The more severe symptoms in subject A could be partially explained by nonsense-mediated mRNA decay (NMD), which may degrade the truncated TCOF1 transcript, leading to a lower treacle protein expression during embryonic development. ¹⁵ Some studies have proposed that the inhibition of NMD could enhance the levels of transcripts containing nonsense variants. ¹⁶ Therefore, this therapeutic approach could be assessed in embryonic animal models harboring TCOF1 stop-gain variants to assess its potential for reducing NMD activity, contributing to the decrease of severe TCS symptoms.

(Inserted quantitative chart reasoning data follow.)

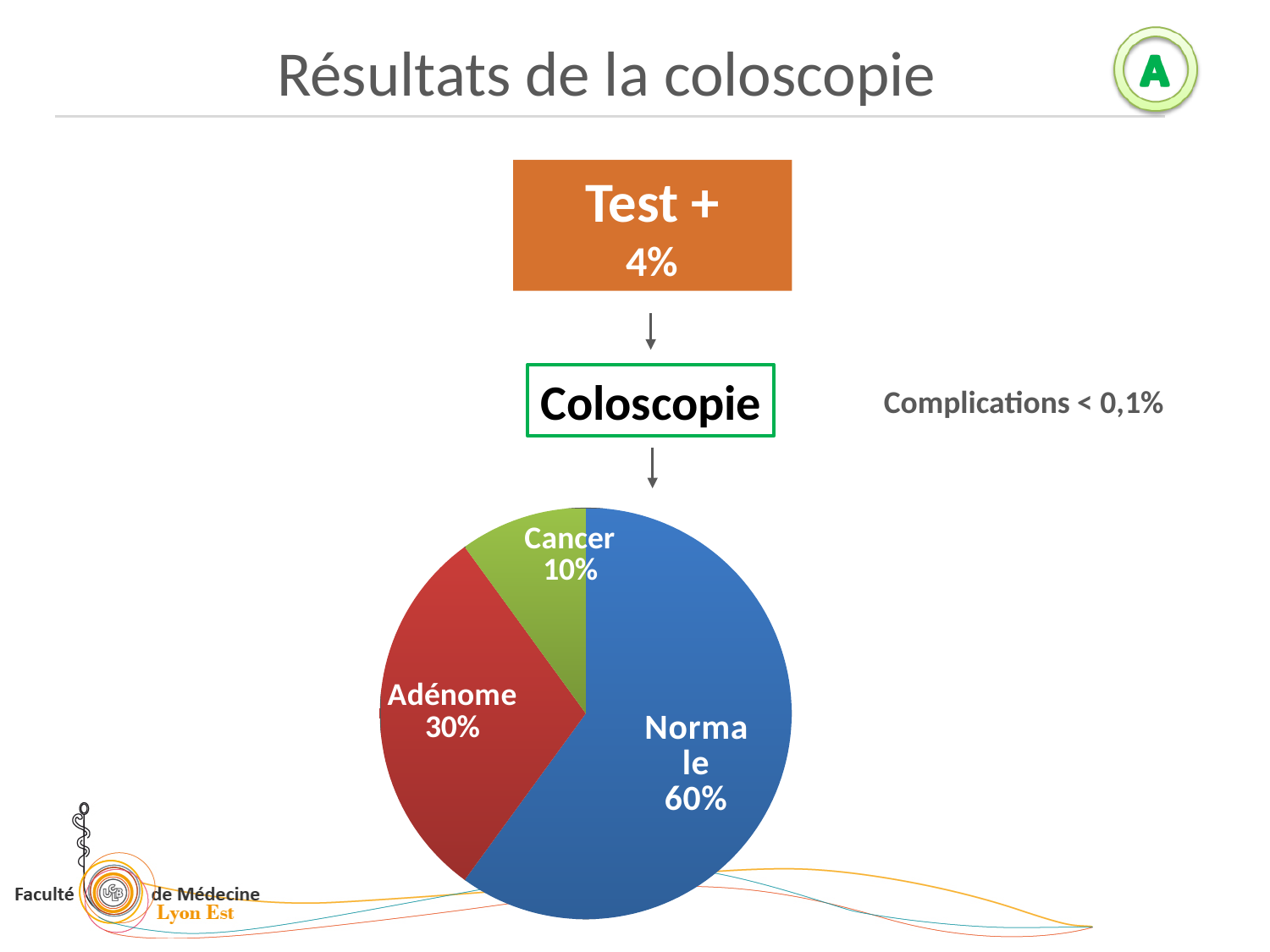
What is the difference between the Adénome and Cancer shares in the pie chart? 20% What percentage of the pie chart is labelled Cancer? 10% What colour is the Cancer slice of the pie chart? green What percentage of the pie chart is labelled Adénome? 30% What colour is the Adénome slice of the pie chart? red Which slice of the pie chart is the largest? Normale What kind of chart is shown on the slide? pie chart Which slice of the pie chart is the smallest? Cancer How many slices does the pie chart have? 3 What is the difference between the Normale and Adénome shares in the pie chart? 30% Which is larger in the pie chart, Adénome or Cancer? Adénome What percentage of the pie chart is labelled Normale? 60%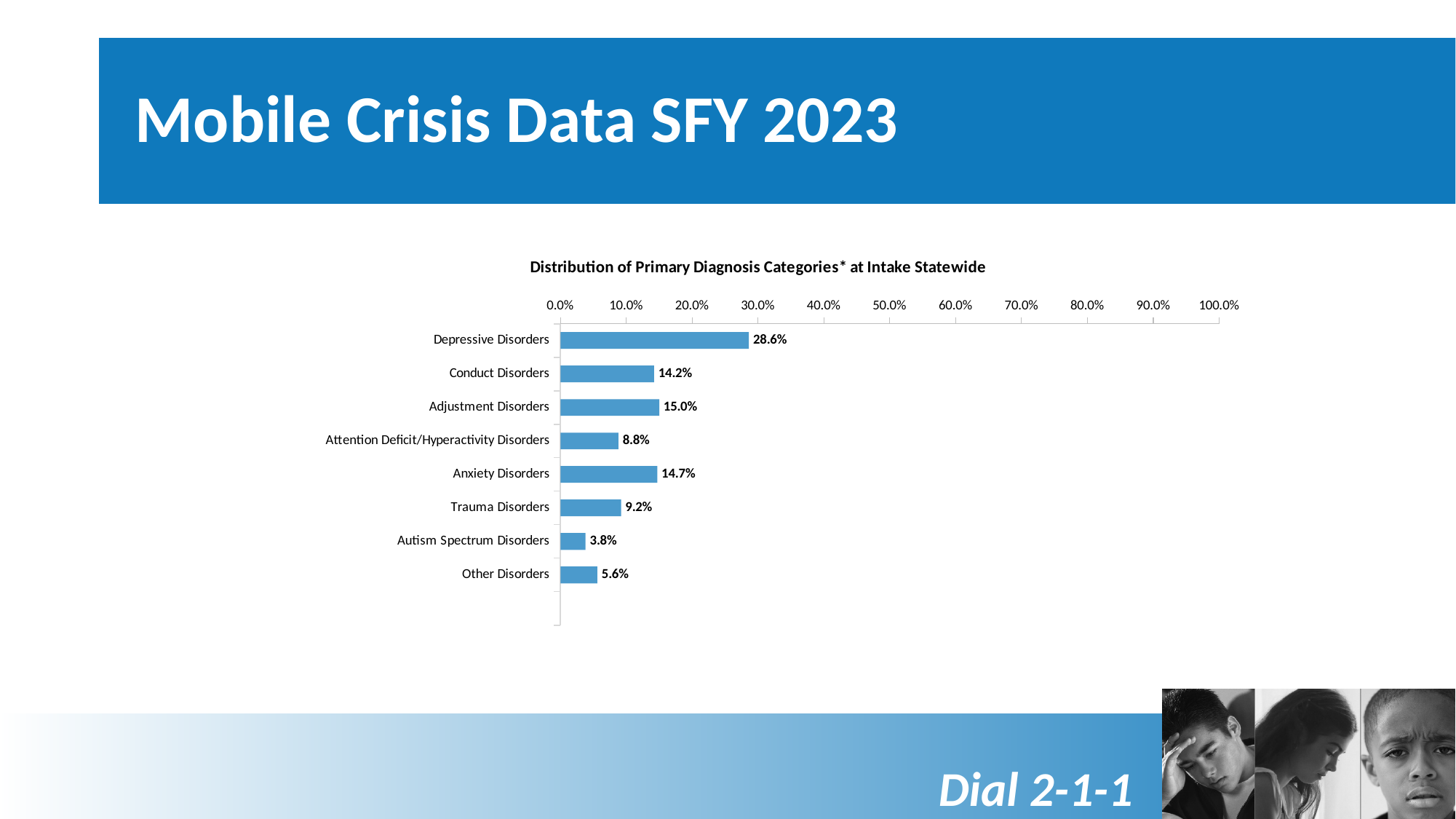
What is the value for Attention Deficit/Hyperactivity Disorders? 8.8% What is the value for Depressive Disorders? 28.6% What is the title of the chart? Distribution of Primary Diagnosis Categories* at Intake Statewide What is the difference between the values for Trauma Disorders and Other Disorders? 3.6% What is the value for Autism Spectrum Disorders? 3.8% Which diagnosis category has the lowest value? Autism Spectrum Disorders Which diagnosis category has the highest value? Depressive Disorders How many diagnosis categories are shown in the chart? 8 Is the value for Depressive Disorders greater or less than 20.0%? greater Which is larger, the value for Anxiety Disorders or the value for Trauma Disorders? Anxiety Disorders What is the difference between the values for Depressive Disorders and Adjustment Disorders? 13.6% What kind of chart is shown on the slide? Bar chart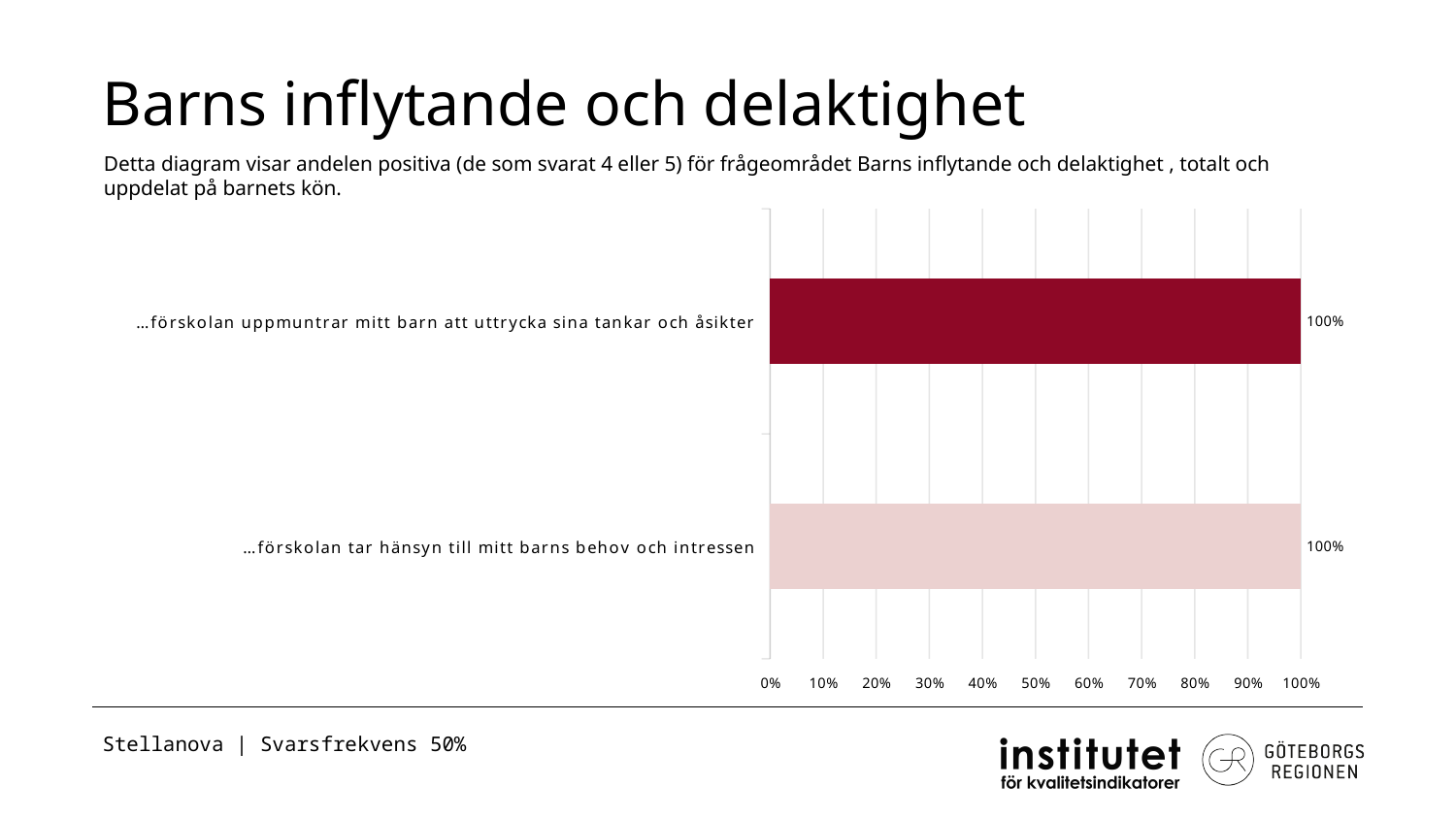
What is the value for "…förskolan uppmuntrar mitt barn att uttrycka sina tankar och åsikter"? 100% Do the two bars in the chart have the same value or different values? The same value What is the highest tick label shown on the horizontal axis? 100% What is the title of the slide containing the chart? Barns inflytande och delaktighet What is the value for "…förskolan tar hänsyn till mitt barns behov och intressen"? 100% What kind of chart is shown on the slide? Bar chart Is the value for "…förskolan uppmuntrar mitt barn att uttrycka sina tankar och åsikter" greater or less than 90%? greater Is the value for "…förskolan tar hänsyn till mitt barns behov och intressen" greater or less than 50%? greater What is the difference between the values for "…förskolan uppmuntrar mitt barn att uttrycka sina tankar och åsikter" and "…förskolan tar hänsyn till mitt barns behov och intressen"? 0% How many categories (bars) are plotted in the chart? 2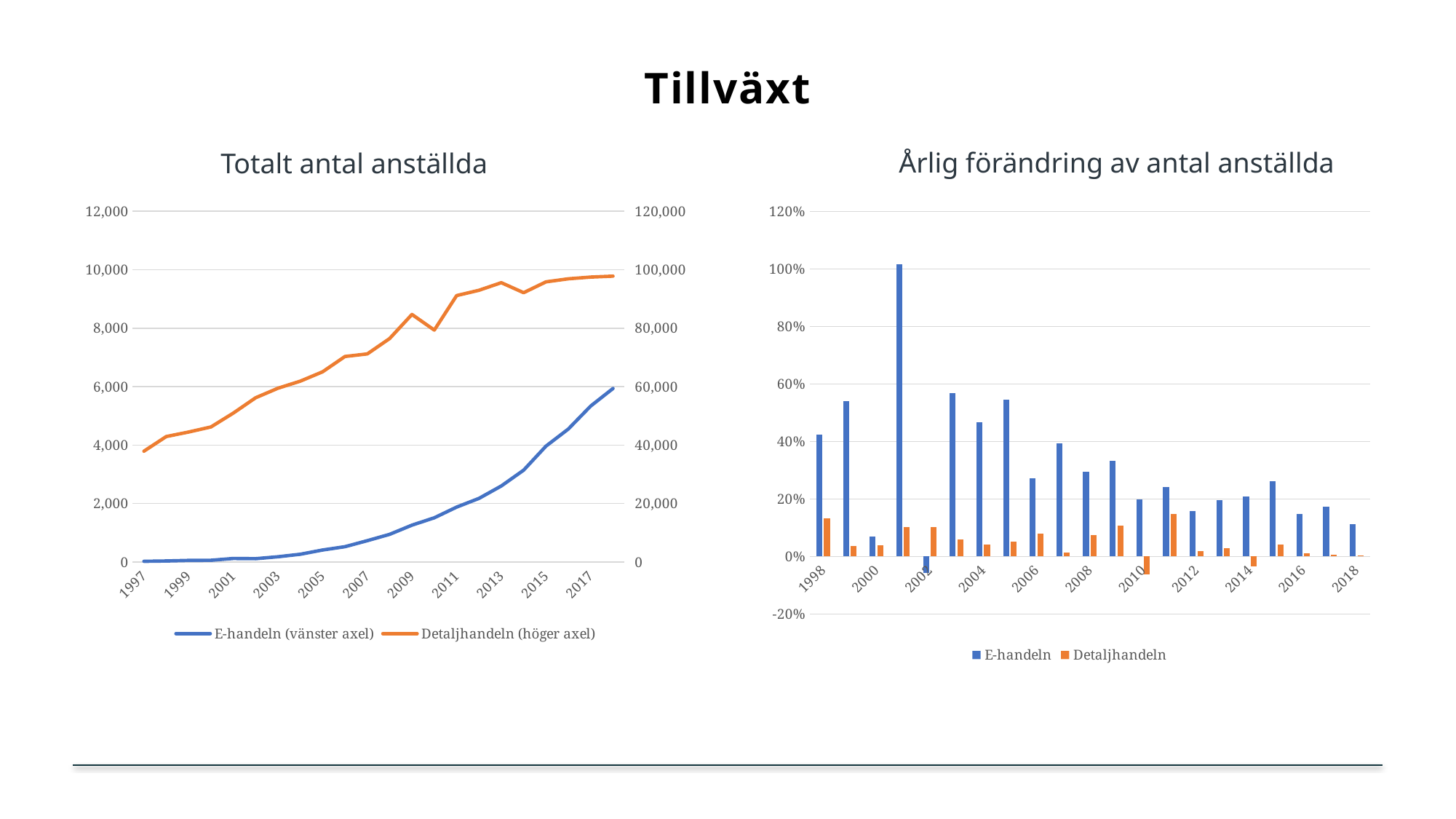
In the right chart "Årlig förändring av antal anställda", is the E-handeln value for 2001 greater or less than 80%? greater In the left chart "Totalt antal anställda", which axis does the legend say the E-handeln series is plotted on? vänster axel In the right chart "Årlig förändring av antal anställda", which is larger in 1999: the E-handeln bar or the Detaljhandeln bar? E-handeln In the right chart "Årlig förändring av antal anställda", which year has the highest E-handeln bar? 2001 In the left chart "Totalt antal anställda", does the E-handeln line rise or fall from 1997 to 2018? rise What kind of chart is the left chart titled "Totalt antal anställda"? line chart In the left chart "Totalt antal anställda", how many series does the legend list? 2 What kind of chart is the right chart titled "Årlig förändring av antal anställda"? bar chart In the right chart "Årlig förändring av antal anställda", is the E-handeln value for 2018 greater or less than 20%? less In the right chart "Årlig förändring av antal anställda", which year has the lowest E-handeln bar? 2002 In the right chart "Årlig förändring av antal anställda", which year has the lowest Detaljhandeln bar? 2010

The ancestry composition of these individuals showed notable differences. Subject's A ancestry was predominantly European (39.8%) and Native American (41.8%), whereas Subject's B ancestry is primarily Native American (70.6%). Although TCS cases have been described in diverse populations, no studies have established a higher prevalence in specific ethnic groups.^17–19

Approximately 40% of TCS cases are familial, while 60% may be attributable to de novo pathogenic variants. ²⁰ Thus, all TCS patients and their families should undergo genetic analysis to establish if the condition is inherited or results from a spontaneous mutation. Unfortunately, genetic testing and comprehensive prenatal screening remain rare in affected families.

Children with TCS often undergo years of medical visits before receiving a diagnosis, as distinguishing TCS from phenotypically similar disorders, such as Goldenhar syndrome, can be challenging. ³ Genomic testing plays a crucial role in the diagnosis and management of genetic diseases like TCS. Early identification of the genetic variant allows for an accurate diagnosis and differentiation from other craniofacial disorders. Although the majority of TCS cases are due to TCOF1 variants, accurate variant identification is vital for timely interventions. ²¹

Conclusions

This case report describes a novel likely pathogenic variant in the TCOF1 gene, c.4423A > T, associated with TCS. It is the first study to report this variant in two individuals from an Ecuadorian family. The phenotypic variability observed, particularly in Subject B, who exhibited mild traits without significant health problems, underlines the variable expressivity of TCS. This case exemplifies the importance of genetic testing by NGS in the diagnosis and management of inherited diseases. Furthermore, the integration of genetics into clinical practice is a crucial step towards a more effective and personalized diagnosis for the benefit of patients and their families.